Was Russia a concern? Wilhelm and Franz Ferdinand tended to think not, and favored a thaw in relations with the Czar. However, some in the foreign office in Vienna feared that, as in 1912, pan-Slav Russians would be able to unite all the Balkan countries—only this time against Germany and Austria instead of against Turkey.
Wilhelm thought that the Balkan states would remain disunited. The trick was to back the right combination of them. Romania was at the top of his list. Its monarch had secretly pledged—personally—to support the Triple Alliance. That did not bind his country. Wilhelm and Franz Ferdinand hoped for a public and secure commitment.

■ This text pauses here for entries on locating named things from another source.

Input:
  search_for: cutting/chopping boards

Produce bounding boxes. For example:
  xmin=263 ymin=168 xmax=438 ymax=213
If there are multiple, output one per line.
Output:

A problem was that Austria was bound to Hungary in the Dual Monarchy, and Hungary and Romania had an apparently irreconcilable conflict—one that endures today. Franz Ferdinand was fiercely anti-Hungarian, and wanted to ally with Romania at Hungary's expense. The Kaiser would not face the issue; he admired Hungary's premier, Count István Tisza, and felt that the Hungary-Romania conflict could somehow be made to go away. He also wanted to bring in Greece as an ally, but lacked convincing evidence that Greece would wish to do so. Finally, he hoped to reconcile Serbia and Austria—much to the disgust of the Austrians, who tried in vain to convince him that Serbia was a menace that somehow had to be eliminated. In effect, the Kaiser was proposing to re-create the victorious alliance of the Second Balkan War, but this time have it led by Germany and the Dual Monarchy. He argued for going with what had been the winning side.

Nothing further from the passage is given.